Problem requirements –
Report how many lines of the listing include the word "Silver"; nothing else should be written.

Provided records –
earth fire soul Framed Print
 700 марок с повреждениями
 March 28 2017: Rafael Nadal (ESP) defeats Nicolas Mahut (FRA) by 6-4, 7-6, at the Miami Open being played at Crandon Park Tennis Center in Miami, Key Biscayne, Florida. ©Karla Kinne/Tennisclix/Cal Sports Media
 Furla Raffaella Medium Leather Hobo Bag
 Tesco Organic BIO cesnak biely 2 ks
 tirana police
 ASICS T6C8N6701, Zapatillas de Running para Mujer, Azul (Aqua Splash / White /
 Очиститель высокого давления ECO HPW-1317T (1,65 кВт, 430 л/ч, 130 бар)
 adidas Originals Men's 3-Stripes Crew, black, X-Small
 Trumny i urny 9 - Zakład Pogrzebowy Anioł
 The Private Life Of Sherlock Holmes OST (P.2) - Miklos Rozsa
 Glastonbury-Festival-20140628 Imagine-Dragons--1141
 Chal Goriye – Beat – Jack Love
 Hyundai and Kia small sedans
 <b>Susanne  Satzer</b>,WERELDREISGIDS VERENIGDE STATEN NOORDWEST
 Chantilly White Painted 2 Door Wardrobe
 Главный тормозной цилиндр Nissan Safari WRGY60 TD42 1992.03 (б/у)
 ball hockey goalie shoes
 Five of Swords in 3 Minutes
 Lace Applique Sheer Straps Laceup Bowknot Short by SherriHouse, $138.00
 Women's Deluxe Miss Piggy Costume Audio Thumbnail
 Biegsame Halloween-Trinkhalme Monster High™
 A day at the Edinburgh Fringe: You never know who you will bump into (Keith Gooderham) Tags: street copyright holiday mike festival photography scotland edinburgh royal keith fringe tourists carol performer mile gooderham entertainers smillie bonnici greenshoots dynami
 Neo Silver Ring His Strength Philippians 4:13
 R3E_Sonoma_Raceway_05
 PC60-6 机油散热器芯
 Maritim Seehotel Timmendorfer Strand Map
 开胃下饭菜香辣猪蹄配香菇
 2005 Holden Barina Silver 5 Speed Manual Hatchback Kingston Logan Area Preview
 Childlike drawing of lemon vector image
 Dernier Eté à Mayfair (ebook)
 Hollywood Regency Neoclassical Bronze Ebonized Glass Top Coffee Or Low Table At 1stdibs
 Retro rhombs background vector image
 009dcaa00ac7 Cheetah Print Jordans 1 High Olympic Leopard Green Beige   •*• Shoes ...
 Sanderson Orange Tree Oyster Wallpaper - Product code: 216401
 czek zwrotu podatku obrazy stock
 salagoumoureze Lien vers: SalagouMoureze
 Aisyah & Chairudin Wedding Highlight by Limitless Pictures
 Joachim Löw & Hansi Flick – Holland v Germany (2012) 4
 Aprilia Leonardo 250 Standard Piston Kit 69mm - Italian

Response area –
2